■ USING THE INFORMATION:
a) In the piece on the Molue market, what color were the original Molue buses always painted?
b) Summarize the Molue market piece in two sentences.
c) Please reproduce everything in the Molue market piece from "The mass transit" down to "plan of Lagos.".

■ GIVEN PASSAGE:
------------------------------
The Molue Market
In the Center of Excellence and economic capital of Nigeria, people come from nooks and crannies to make a living for themselves and become prosperous legitimately. While some achieve the former, the latter seems to elude majority.
As a means to save cost, the cheapest means to anything is always rushed and often in hot demand. This brings in the concept of mass transit buses. Transportation is a necessity and a major economic backbone. People have to move from their workplace to their home and vice versa. Hence, transportation is a non-negotiable sector.
The mass transit buses, popularly called “Molue” by the people can be said to be the golden boy of transportation for both the average and below average categories of the teeming population. Since it takes a lot of people, the price is the lowest in reference to other transit options. They are always filled to capacity and above capacity. You even get to see people hang on the doors when the bus is filled to the brim. The buses are always painted yellow and badly maintained. You do not even care about comfort in it, you are just bothered about getting to your destination no matter how slow. Oshodi used to be the hub for those national treasures before they were gradually phased out, as they did not tally with the metropolitan master plan of Lagos.
As time rolled by, the government introduced their own mass transit schemes. They had separate lanes created for them and are better regulated. They are maintained by agencies appointed by the state. They remain until now.
However, the “Molue” tradition in itself did not totally perish. This time, there was an influx of “white” mass transit buses operated by members of the public. Axis like Ketu, Oshodi, Ikorodu are their major operation routes. The only difference between them and “Molue” is the color. For the purpose of this post, I will call them “White Molue”. A major practice that was passed down from the old to new is the marketing of different items in the bus.
Drugs, herbal mixtures, spiritual concoctions are among the items commonly up for sale. Firstly, the marketer picks a seat probably on the 2nd or 3rd row to have a maximum reach. The audience has already been provided. Having a good voice is always an advantage, as commuters would be forced to listen to you throughout the journey.
These marketers have mastered the art of sweet talking alongside a lot of unverifiable testimonies. To prove to you, most of them even go as far as swearing with their lives. When direct marketing does not work, they use reverse psychology to prevail on you.
------------------------------
■ DATA EXCERPTS:
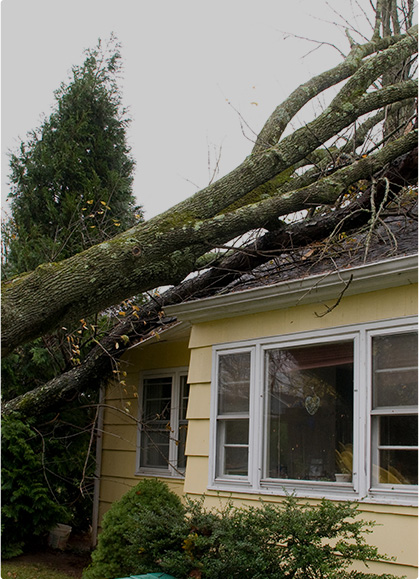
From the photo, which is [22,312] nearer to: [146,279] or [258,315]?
[146,279]

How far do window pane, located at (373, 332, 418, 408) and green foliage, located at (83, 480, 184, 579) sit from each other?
2.28 metres

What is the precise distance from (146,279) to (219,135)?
147 inches

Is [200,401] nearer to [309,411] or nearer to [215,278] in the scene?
[309,411]

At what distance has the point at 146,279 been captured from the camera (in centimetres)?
612

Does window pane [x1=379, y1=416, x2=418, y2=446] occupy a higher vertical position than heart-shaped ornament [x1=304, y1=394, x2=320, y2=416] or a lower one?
lower

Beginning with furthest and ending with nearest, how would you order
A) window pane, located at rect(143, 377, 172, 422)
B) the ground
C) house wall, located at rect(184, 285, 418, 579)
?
window pane, located at rect(143, 377, 172, 422) < the ground < house wall, located at rect(184, 285, 418, 579)

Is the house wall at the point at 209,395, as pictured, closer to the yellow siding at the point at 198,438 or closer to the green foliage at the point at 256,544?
the yellow siding at the point at 198,438

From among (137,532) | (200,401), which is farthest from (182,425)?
(137,532)

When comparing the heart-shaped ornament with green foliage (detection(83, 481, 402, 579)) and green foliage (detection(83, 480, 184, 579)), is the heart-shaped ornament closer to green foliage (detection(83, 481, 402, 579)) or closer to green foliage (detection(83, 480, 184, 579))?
------------------------------
■ RESPONSES TO THE EXERCISE:
a) Yellow.

b) In Lagos, the cheap, crowded and badly maintained yellow mass transit buses called "Molue" served the average and below-average population until they were phased out for not fitting the city's metropolitan master plan, and the government introduced its own regulated mass transit schemes. The Molue tradition lives on in white buses run by members of the public on routes like Ketu, Oshodi and Ikorodu, where marketers still sell drugs, herbal mixtures and spiritual concoctions to commuters through sweet talk, unverifiable testimonies and reverse psychology.

c)
The mass transit buses, popularly called “Molue” by the people can be said to be the golden boy of transportation for both the average and below average categories of the teeming population. Since it takes a lot of people, the price is the lowest in reference to other transit options. They are always filled to capacity and above capacity. You even get to see people hang on the doors when the bus is filled to the brim. The buses are always painted yellow and badly maintained. You do not even care about comfort in it, you are just bothered about getting to your destination no matter how slow. Oshodi used to be the hub for those national treasures before they were gradually phased out, as they did not tally with the metropolitan master plan of Lagos.